Людям трудно поверить, что представители этого племени могут обладать мозгами или серьезностью, понятливостью и жизненным опытом, потребными для того, чтобы высказывать хоть сколько-нибудь ценные политические суждения. Актеров принято считать безмозглыми пустобрехами, обормотами, с которыми невозможно спорить; а я и сам — полноправный член «Эквити» и «Гильдии киноактеров». Быть может, такое отношение к ним объясняется тем, что, как их/нас ни люби — трудно найти людей более добродушных, забавных, преданных делу и т. д. и т. п., — в актерской профессии типчики до неудобства пустоголовые и смехотворно наивные встречаются все же чаще, чем в любой другой. Связано это, быть может, с тем, что для настоящего вживания в роль необходимо первым делом выбросить из головы любой цинизм, самосознание и такие изжившие себя атрибуты, как логика, здравый рассудок и эмпирическое здравомыслие. А многие, хоть и не все, из самых лучших актеров, которых я знаю, даже и не ведают о существовании подобного рода обуз. Я давно уж заметил, что, когда я по оплошности ввязываюсь в ту или иную публичную полемику, сторона, которая придерживается противоположных моим взглядов, неизменно именует меня актером. Чем успешно обесценивает все, что я способен сказать. За письменным столом я провел больше времени, чем на сцене или перед камерой, однако фраза «В конце концов, он всего лишь писатель» не обладает столь же глумливой окончательностью, как «Почему мы должны прислушиваться к мнениям актера?». Я не всегда оказываюсь таким имбецилом, чтобы удивляться, а то и расстраиваться, услышав ее. В конце концов, каждый хватается в драке за то оружие, что поближе лежит, а сходясь в рукопашной, пинает и бьет противника в самые слабые и уязвимые места.

# ИСХОДНЫЕ ДАННЫЕ
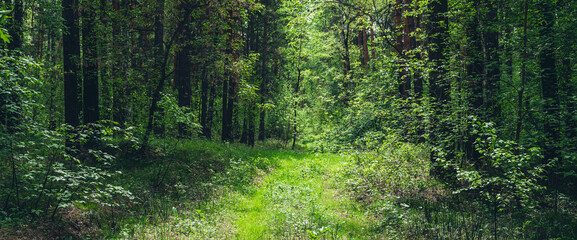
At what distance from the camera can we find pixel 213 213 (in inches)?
292

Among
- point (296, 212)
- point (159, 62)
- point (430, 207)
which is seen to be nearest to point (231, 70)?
point (159, 62)

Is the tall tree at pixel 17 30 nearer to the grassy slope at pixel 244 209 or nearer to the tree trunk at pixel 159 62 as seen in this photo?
the tree trunk at pixel 159 62

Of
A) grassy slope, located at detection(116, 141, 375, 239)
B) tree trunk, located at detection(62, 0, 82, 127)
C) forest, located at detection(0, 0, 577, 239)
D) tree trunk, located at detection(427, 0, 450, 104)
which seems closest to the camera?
forest, located at detection(0, 0, 577, 239)

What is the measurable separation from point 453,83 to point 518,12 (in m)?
2.32

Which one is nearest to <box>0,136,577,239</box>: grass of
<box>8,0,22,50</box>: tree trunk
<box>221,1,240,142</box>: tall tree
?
<box>221,1,240,142</box>: tall tree

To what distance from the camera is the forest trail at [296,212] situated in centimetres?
613

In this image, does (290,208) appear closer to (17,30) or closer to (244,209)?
(244,209)

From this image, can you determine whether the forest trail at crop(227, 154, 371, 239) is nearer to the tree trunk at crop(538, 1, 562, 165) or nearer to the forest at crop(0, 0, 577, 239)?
the forest at crop(0, 0, 577, 239)

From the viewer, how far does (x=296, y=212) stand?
7098mm

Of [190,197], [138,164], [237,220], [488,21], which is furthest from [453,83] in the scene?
[138,164]

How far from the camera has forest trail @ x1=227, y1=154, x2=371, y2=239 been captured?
241 inches

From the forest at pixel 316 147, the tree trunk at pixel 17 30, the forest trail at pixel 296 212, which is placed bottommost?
the forest trail at pixel 296 212

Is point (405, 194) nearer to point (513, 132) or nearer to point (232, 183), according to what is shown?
point (513, 132)

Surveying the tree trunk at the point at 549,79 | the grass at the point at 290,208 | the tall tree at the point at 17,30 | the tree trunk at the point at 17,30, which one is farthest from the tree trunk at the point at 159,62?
the tree trunk at the point at 549,79
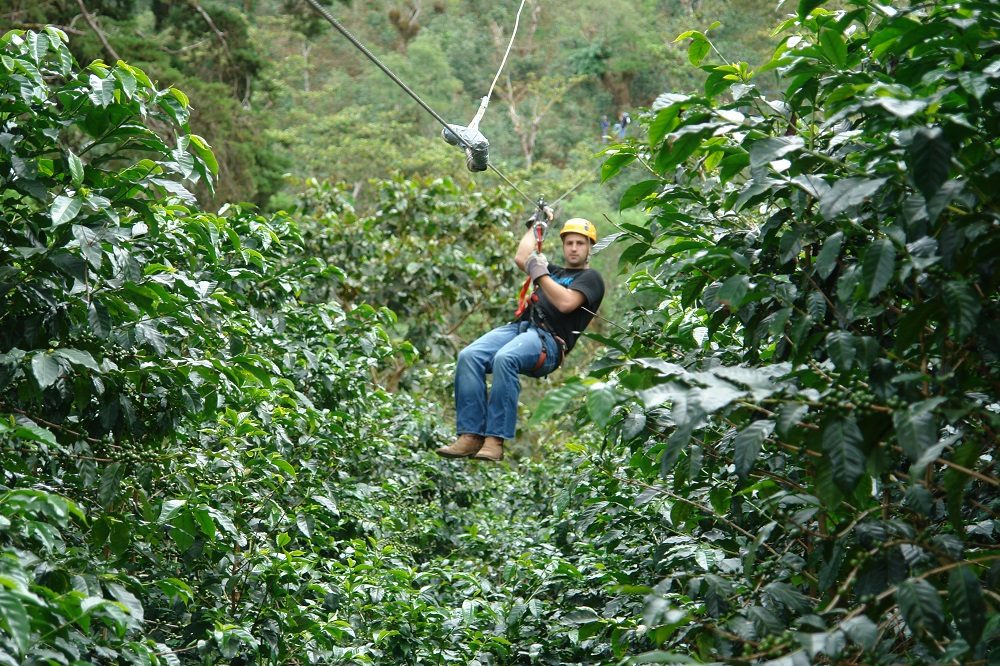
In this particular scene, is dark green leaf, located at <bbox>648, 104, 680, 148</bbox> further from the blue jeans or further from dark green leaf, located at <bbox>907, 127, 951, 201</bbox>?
the blue jeans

# НАД ЧЕМ РАБОТАТЬ
Объясните по выбранному отрывку, почему рассказчика не удивляет и не расстраивает фраза «Почему мы должны прислушиваться к мнениям актера?».

# ОТВЕТ НА ЗАДАНИЕ
В споре, как в драке, каждый хватается за то оружие, что лежит поближе, и бьет противника в самые слабые и уязвимые места. Назвать оппонента актером и есть такой удар, потому что это обесценивает все, что он способен сказать.